Directions for this task
Word for word, repeat the lines of the records from the first line up to and including the line that contains "15:52:53 +0000 by GalaxieMedia", passing over any pictures.

Plain-text document sources:
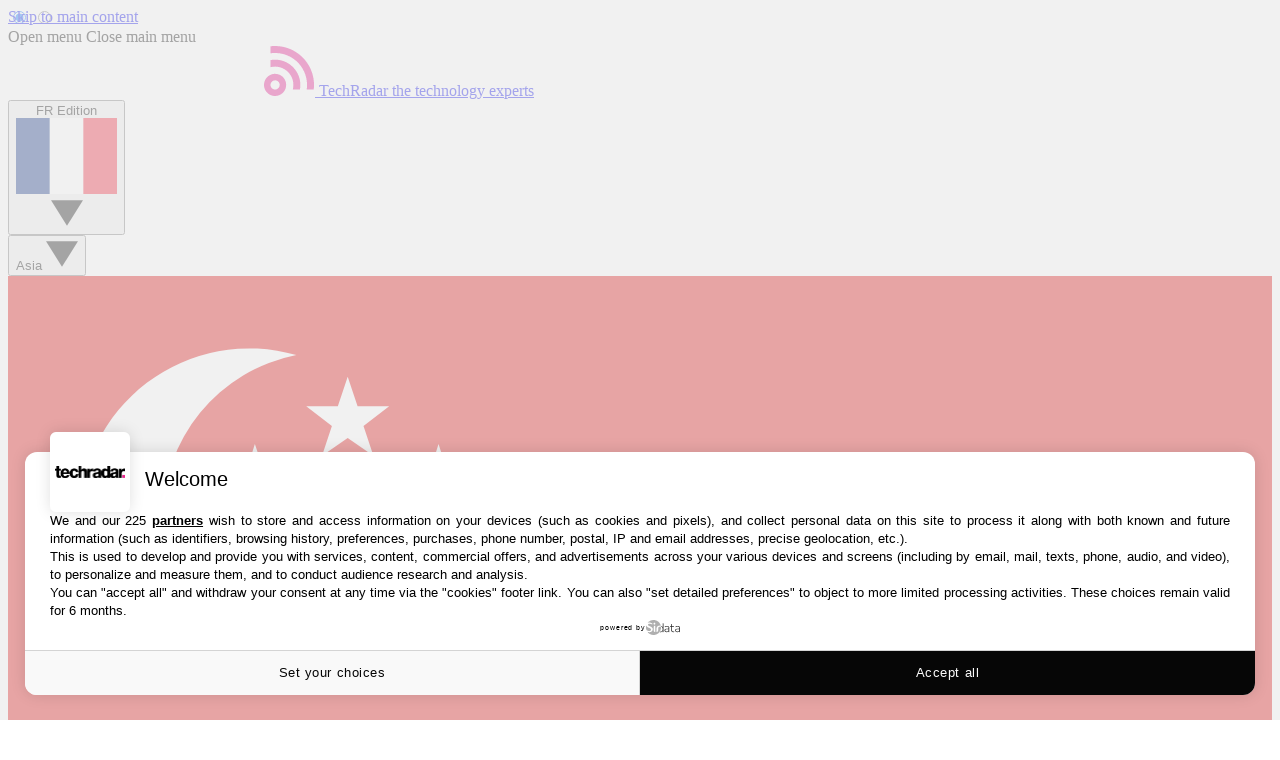

--- FILE ---
content_type: application/javascript
request_url: https://cdn.galaxiemedia.fr/96756684/script.min.js
body_size: 1459
content:
//Script - 96756684 - Techradar_FR - Editorial - Listing
//Generated - Tue, 09 Jan 2024 15:52:53 +0000 by GalaxieMedia

var glxm=glxm||{};glxm.que=glxm.que||[];var data='{"site":{"id":1118,"name":"Techradar_FR","didomi":{"isActive":true,"id":"2a3ee04a-4185-4f07-8ac0-1107bd5a0130"},"facebook":{"isActive":true,"id":1101347860202771},"gravity":{"isActive":true,"siteToken":"techradar_20","processingToken":"lake-august"},"removeHeaderOnOop":{"isActive":true},"refreshHandler":{"isActive":true,"campaignIds":["2656725293","2533139482","2913454018","2907437442","2907257716","2931114409","2906994628","2907279316","2931065888","2906846627","2907817863","2907457641"]}},"page":{"id":96756684,"name":"Techradar_FR - Editorial - Listing","adUnit":"/21805930009/Techradar_FR/Editorial/Listing","beOps":{"isActive":false,"selector":"TBD","id":"5e3300a546e0fb00018770b3","position":""},"targeting":{"site":"Techradar_FR","partner":"y","ctype":"edito","stype":"listing"},"lazyLoading":{"isActive":true}},"device":{"desktop":{"adsWrapper":{"isActive":false},"dailymotion":{"isActive":false,"selector":null,"playerId":null,"playlistId":null,"position":null,"style":null,"defaultVideoId":null},"placements":[{"isActive":true,"name":"oop_ad","targeting":{"pos":"ATF","adunit":"oop_ad","_p":"1"},"isLazyLoadingDeactivated":false,"style":"","beforeStyle":"","type":"oop","sizes":[],"teads":{"isActive":false,"placementId":"","pageId":""}},{"isActive":true,"name":"header_ad","targeting":{"pos":"ATF","adunit":"header_ad","_p":"1"},"isLazyLoadingDeactivated":false,"style":"text-align:center;","beforeStyle":"","type":"regular","sizes":[[1,1],[728,90],[970,90],[970,200],[970,250],[990,90],[990,200],[990,250],[1000,90],[1000,200],[1000,250]],"teads":{"isActive":false,"placementId":"","pageId":""},"tagId":"qx5pnx5l"},{"isActive":true,"name":"side_ad","targeting":{"pos":"ATF","adunit":"side_ad","_p":"1"},"isLazyLoadingDeactivated":false,"style":"text-align:center;","beforeStyle":"","type":"regular","sizes":[[1,1],[250,250],[300,250],[300,600],[300,1050]],"teads":{"isActive":true,"placementId":136461,"pageId":115607},"tagId":"iq7k49hr"},{"isActive":true,"name":"side_ad2","targeting":{"pos":"BTF","adunit":"side_ad2","_p":"1"},"isLazyLoadingDeactivated":false,"style":"text-align:center;","beforeStyle":"","type":"regular","sizes":[[1,1],[250,250],[300,250],[300,600]],"teads":{"isActive":false,"placementId":"","pageId":""},"tagId":"85858c1x"},{"isActive":true,"name":"side_ad3","targeting":{"pos":"BTF","adunit":"side_ad3","_p":"1"},"isLazyLoadingDeactivated":false,"style":"text-align:center;","beforeStyle":"","type":"regular","sizes":[[1,1],[250,250],[300,250],[300,600]],"teads":{"isActive":false,"placementId":"","pageId":""},"tagId":"bl228u8k"},{"isActive":true,"name":"skyscraper_ad","targeting":{"pos":"ATF","adunit":"skyscraper_ad","_p":"1"},"isLazyLoadingDeactivated":false,"style":"","beforeStyle":"","type":"skyscraper","sizes":[[120,600],[160,600]],"teads":{"isActive":false,"placementId":"","pageId":""},"tagId":"vtybpjew","skyscraper":{"contentDiv":"#main","verticalOffsetElement":"#side_ad","position":"before","headerSelector":""}}]},"tablet":{"adsWrapper":{"isActive":false},"dailymotion":{"isActive":false,"selector":null,"playerId":null,"playlistId":null,"position":null,"style":null,"defaultVideoId":null},"placements":[{"isActive":true,"name":"oop_ad","targeting":{"pos":"ATF","adunit":"oop_ad","_p":"1"},"isLazyLoadingDeactivated":false,"style":"","beforeStyle":"","type":"oop","sizes":[],"teads":{"isActive":false,"placementId":"","pageId":""}},{"isActive":true,"name":"header_ad","targeting":{"pos":"ATF","adunit":"header_ad","_p":"1"},"isLazyLoadingDeactivated":false,"style":"text-align:center;","beforeStyle":"","type":"regular","sizes":[[1,1],[728,90]],"teads":{"isActive":false,"placementId":"","pageId":""},"tagId":"iafes00a"},{"isActive":true,"name":"side_ad","targeting":{"pos":"ATF","adunit":"side_ad","_p":"1"},"isLazyLoadingDeactivated":false,"style":"text-align:center;","beforeStyle":"","type":"regular","sizes":[[1,1],[250,250],[300,250],[300,600]],"teads":{"isActive":false,"placementId":"","pageId":""},"tagId":"u4mot8eh"},{"isActive":true,"name":"side_ad2","targeting":{"pos":"BTF","adunit":"side_ad2","_p":"1"},"isLazyLoadingDeactivated":false,"style":"text-align:center;","beforeStyle":"","type":"regular","sizes":[[1,1],[250,250],[300,250],[300,600]],"teads":{"isActive":false,"placementId":"","pageId":""},"tagId":"uwubef2g"},{"isActive":true,"name":"side_ad3","targeting":{"pos":"BTF","adunit":"side_ad3","_p":"1"},"isLazyLoadingDeactivated":false,"style":"text-align:center;","beforeStyle":"","type":"regular","sizes":[[1,1],[250,250],[300,250],[300,600]],"teads":{"isActive":false,"placementId":"","pageId":""},"tagId":"lfbxapmf"},{"isActive":true,"name":"infeed_ad","targeting":{"pos":"MTF","adunit":"infeed_ad","_p":"1"},"isLazyLoadingDeactivated":false,"style":"text-align:center;","beforeStyle":"","type":"regular","sizes":[[1,1],[250,250],[300,250],"fluid"],"teads":{"isActive":false,"placementId":"","pageId":""},"tagId":"zshr871g"},{"isActive":true,"name":"infeed_ad2","targeting":{"pos":"MTF","adunit":"infeed_ad2","_p":"1"},"isLazyLoadingDeactivated":false,"style":"text-align:center;","beforeStyle":"","type":"regular","sizes":[[1,1],[250,250],[300,250],"fluid"],"teads":{"isActive":false,"placementId":"","pageId":""},"tagId":"99xo3p58"}]},"mobile":{"adsWrapper":{"isActive":false},"dailymotion":{"isActive":false,"selector":null,"playerId":null,"playlistId":null,"position":null,"style":null,"defaultVideoId":null},"placements":[{"isActive":true,"name":"oop_ad","targeting":{"pos":"ATF","adunit":"oop_ad","_p":"1"},"isLazyLoadingDeactivated":false,"style":"","beforeStyle":"","type":"oop","sizes":[],"teads":{"isActive":false,"placementId":"","pageId":""}},{"isActive":true,"name":"header_ad","targeting":{"pos":"ATF","adunit":"header_ad","_p":"1"},"isLazyLoadingDeactivated":false,"style":"text-align:center;","beforeStyle":"","type":"regular","sizes":[[1,1],[300,50],[300,100],[300,150],[300,250],[320,50],[320,100],[360,60],[360,250]],"teads":{"isActive":false,"placementId":"","pageId":""},"tagId":"gky27f73"},{"isActive":true,"name":"infeed_ad","targeting":{"pos":"MTF","adunit":"infeed_ad","_p":"1"},"isLazyLoadingDeactivated":false,"style":"","beforeStyle":"","type":"injected","sizes":[[1,1],[250,250],[300,250],"fluid",[360,250]],"teads":{"isActive":true,"placementId":125484,"pageId":115607},"tagId":"5v5ctqxg","injected":{"selector":".static-lightbox2","position":"afterbegin","repetition":""}},{"isActive":true,"name":"infeed_ad2","targeting":{"pos":"MTF","adunit":"infeed_ad2","_p":"1"},"isLazyLoadingDeactivated":false,"style":"","beforeStyle":"","type":"injected","sizes":[[1,1],[250,250],[300,250],"fluid"],"teads":{"isActive":true,"placementId":125484,"pageId":115607},"tagId":"t5gwtxjv","injected":{"selector":".static-lightbox3","position":"afterbegin","repetition":""}},{"isActive":true,"name":"infeed_ad3","targeting":{"pos":"MTF","adunit":"infeed_ad3","_p":"1"},"isLazyLoadingDeactivated":false,"style":"text-align:center;","beforeStyle":"","type":"regular","sizes":[[1,1],[300,50],[300,100],[300,150],[300,250],[320,50],[320,100],[360,60],"fluid"],"teads":{"isActive":true,"placementId":125484,"pageId":115607},"tagId":"4l6yc30c"}]}}}';var config=JSON.parse(data);glxm.que.push(function initGlxm(){glxm.init(config)});(function(){var e=document.createElement("script");e.async=true;e.type="text/javascript";e.src="https://cdn.nexx360.io/glxm.js";var t=document.getElementsByTagName("script")[0];t.parentNode.insertBefore(e,t)})();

Answer
--- FILE ---
content_type: application/javascript
request_url: https://cdn.galaxiemedia.fr/96756684/script.min.js
body_size: 1459
content:
//Script - 96756684 - Techradar_FR - Editorial - Listing
//Generated - Tue, 09 Jan 2024 15:52:53 +0000 by GalaxieMedia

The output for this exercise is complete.